“Milli Otomobil” projesine başka bir açıdan bakmak
Türkiye’de birçok kişi, Türkiye’de üretilecek bir “milli” otomobilin[1] ekonomik gelişme üzerinde olumlu bir etki yapacağına dair sarsılmaz bir inanca sahiptir. Bu nedenle milli otomobil üretimi konusu sıklıkla gündeme gelir. Bazen sadece söylem düzeyinde kalır, bazen somut bazı adımlar atılır ama “milli” otomobilin ekonomik başarının anahtarı olduğuna ilişkin inancımız hiç kaybolmaz.

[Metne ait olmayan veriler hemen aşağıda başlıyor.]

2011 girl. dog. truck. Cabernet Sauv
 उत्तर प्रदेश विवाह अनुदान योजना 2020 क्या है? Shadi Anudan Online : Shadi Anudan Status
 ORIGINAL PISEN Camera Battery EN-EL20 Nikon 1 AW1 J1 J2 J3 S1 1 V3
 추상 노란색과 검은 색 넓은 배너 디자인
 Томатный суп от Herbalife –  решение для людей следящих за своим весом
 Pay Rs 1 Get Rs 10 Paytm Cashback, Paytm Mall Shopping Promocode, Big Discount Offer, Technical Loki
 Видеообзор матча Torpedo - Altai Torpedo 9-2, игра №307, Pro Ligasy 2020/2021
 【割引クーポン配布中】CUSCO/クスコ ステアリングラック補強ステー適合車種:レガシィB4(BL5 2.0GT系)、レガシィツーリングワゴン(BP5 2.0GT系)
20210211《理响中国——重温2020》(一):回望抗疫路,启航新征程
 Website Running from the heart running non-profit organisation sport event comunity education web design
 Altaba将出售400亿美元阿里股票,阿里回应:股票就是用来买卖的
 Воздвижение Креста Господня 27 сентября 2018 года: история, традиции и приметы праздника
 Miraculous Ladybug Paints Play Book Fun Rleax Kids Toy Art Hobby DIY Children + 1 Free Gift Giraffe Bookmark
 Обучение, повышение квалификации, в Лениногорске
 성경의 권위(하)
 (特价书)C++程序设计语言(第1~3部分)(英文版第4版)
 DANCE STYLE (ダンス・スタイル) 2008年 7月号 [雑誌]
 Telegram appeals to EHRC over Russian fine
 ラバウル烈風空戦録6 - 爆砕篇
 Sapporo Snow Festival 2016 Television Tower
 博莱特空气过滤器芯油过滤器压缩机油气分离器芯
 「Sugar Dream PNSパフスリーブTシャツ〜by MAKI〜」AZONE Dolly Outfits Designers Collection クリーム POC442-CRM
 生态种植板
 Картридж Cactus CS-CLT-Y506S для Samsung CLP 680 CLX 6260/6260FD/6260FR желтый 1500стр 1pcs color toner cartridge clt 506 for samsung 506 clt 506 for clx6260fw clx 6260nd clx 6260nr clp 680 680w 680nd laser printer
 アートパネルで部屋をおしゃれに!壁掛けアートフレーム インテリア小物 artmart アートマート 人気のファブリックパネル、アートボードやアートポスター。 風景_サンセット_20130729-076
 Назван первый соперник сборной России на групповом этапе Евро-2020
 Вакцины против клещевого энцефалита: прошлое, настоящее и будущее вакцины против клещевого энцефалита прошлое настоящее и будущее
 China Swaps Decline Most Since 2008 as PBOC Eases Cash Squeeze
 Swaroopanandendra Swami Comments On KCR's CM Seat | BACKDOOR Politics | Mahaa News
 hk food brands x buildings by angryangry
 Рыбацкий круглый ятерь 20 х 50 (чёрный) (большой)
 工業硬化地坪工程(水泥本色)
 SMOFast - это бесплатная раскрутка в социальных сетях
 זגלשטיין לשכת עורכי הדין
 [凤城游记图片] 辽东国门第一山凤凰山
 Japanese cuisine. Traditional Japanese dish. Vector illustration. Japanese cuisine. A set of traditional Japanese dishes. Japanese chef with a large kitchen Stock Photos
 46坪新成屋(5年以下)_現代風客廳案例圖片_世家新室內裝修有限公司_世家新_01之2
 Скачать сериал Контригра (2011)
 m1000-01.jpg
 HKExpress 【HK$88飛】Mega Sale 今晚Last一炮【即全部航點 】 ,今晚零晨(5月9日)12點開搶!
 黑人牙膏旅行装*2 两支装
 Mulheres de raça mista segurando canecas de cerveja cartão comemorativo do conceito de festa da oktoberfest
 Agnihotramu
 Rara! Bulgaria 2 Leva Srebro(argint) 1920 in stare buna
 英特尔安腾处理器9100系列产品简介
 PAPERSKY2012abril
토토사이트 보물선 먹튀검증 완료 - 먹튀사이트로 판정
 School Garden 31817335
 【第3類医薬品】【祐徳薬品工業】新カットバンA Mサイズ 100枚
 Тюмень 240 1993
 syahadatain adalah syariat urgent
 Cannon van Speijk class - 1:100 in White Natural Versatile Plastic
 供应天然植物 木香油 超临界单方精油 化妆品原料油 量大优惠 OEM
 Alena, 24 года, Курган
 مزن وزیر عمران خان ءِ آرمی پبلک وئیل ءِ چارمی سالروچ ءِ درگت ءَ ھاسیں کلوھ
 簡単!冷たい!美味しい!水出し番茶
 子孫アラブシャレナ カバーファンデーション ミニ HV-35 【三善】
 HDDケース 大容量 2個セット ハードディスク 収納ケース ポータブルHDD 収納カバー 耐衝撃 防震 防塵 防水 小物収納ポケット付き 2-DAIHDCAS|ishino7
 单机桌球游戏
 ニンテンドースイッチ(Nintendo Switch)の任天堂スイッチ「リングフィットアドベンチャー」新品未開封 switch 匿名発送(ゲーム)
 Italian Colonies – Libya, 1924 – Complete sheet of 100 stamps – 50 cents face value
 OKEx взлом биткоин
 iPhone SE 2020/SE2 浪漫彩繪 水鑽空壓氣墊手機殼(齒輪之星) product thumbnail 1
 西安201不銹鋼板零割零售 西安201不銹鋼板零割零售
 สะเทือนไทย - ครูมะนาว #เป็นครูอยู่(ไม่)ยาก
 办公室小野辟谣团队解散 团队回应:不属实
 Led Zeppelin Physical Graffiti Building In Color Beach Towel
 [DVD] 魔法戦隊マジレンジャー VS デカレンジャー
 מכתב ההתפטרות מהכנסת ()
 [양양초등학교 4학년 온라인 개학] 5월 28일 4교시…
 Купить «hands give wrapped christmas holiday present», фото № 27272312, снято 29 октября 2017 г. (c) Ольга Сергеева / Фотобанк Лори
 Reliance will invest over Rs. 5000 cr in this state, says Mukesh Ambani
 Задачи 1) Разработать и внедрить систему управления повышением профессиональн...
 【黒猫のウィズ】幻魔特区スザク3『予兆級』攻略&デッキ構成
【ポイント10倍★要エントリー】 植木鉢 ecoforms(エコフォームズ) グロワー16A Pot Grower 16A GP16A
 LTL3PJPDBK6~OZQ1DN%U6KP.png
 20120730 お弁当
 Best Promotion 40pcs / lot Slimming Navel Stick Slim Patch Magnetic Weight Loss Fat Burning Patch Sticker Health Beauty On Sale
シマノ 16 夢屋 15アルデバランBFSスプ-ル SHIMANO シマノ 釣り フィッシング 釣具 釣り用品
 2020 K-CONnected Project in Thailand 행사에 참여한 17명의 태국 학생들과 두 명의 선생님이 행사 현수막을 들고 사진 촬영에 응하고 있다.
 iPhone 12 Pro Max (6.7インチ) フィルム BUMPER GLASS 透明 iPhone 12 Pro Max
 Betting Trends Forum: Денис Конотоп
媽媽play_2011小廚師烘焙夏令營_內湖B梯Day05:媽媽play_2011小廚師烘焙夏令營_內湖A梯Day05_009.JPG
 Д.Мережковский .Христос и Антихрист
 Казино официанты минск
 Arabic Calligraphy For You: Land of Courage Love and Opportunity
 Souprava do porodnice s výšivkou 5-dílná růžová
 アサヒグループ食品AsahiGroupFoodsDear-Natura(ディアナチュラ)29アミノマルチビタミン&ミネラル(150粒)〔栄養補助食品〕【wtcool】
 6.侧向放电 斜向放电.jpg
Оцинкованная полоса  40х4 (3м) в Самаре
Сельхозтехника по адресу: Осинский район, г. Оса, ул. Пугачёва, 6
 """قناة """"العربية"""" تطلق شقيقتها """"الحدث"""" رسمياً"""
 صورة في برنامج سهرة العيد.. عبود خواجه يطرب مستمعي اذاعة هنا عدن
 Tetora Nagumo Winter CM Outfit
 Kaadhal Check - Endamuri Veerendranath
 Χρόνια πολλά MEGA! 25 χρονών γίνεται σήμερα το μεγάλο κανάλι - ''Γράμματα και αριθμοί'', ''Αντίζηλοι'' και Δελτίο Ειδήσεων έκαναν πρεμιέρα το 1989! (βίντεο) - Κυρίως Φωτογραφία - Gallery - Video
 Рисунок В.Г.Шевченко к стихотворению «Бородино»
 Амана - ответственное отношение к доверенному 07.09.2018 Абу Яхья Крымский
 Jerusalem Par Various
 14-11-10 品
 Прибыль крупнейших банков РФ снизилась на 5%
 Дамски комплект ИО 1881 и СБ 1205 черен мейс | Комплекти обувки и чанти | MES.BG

Nitekim son yıllarda bu konu yeniden gündeme gelmiş, milli otomobil üretimine önümüzdeki yıllarda başlanacağına ilişkin haberler basında yer almıştır.[2]
Türkiye’deki milli otomobil projesi ile ilgili en önemli sorun, konu ile ilgili tartışmaların çoğunlukla milli gurur, istihdam olanakları gibi projenin sadece getirilerine odaklanıyor olması, maliyetler kısmını ihmal etmesidir. Milli otomobilin üretilebilmesi için milletçe önemli bir bedel ödenmesi gerekmektedir. Çünkü milli otomobil projesi bir özel yatırımcının kar motivasyonu ile başlattığı bir girişim değildir. Aksine, özel girişimciler bu projeyi yeterince karlı görmedikleri için bu işten uzak durmayı tercih etmişlerdir. O yüzden bu projeler (Türkiye’de olduğu gibi) her zaman siyasetçilerin (devletin) önderliğinde başlatılmış ve sürdürülmüştür. Siyasetçilerden beklenen kamu kaynaklarını ve gücünü kullanıp projeyi özel sektör için karlı hale getirmesidir. Bu maksatla üretim öncesinde yapılan araştırma geliştirme harcamalarına kamu katkısı sağlanır. Üretime geçtikten sonra ise milli otomobili yabancı rakiplerine karşı koruma maksadıyla gümrük duvarlarının yükseltilmesi, milli otomobilin bazı vergilerden muaf tutulması, kamu kuruluşlarının milli otomobil kullanması zorunluluğu getirilmesi gibi politikalar ile proje desteklenmeye devam edilir. Kuşkusuz bu politika basitçe kamu kaynaklarının özel sektöre aktarılması gibi değerlendirilemez. Beklenti, uzun dönemde, milli otomobil üreticisinin kendisine aktarılan kaynakları verimli kullanarak -özellikle uluslararası alanda- rekabetçi konuma gelmesi ve gerek kendisi gerekse kendisine girdi sağlayan sektörlerin gelişimi ile kamu desteğine ihtiyaç kalmadan üretime ve istihdama pozitif katkı yapmasıdır. Beklenti gerçekleşirse başlangıçta özel sektöre aktarılan kamu kaynakları fazlasıyla kamuya geri dönecektir. Ancak, diğer ülke deneyimleri, bunu başaramayan ülke sayısının başaranlardan daha fazla olduğunu göstermektedir.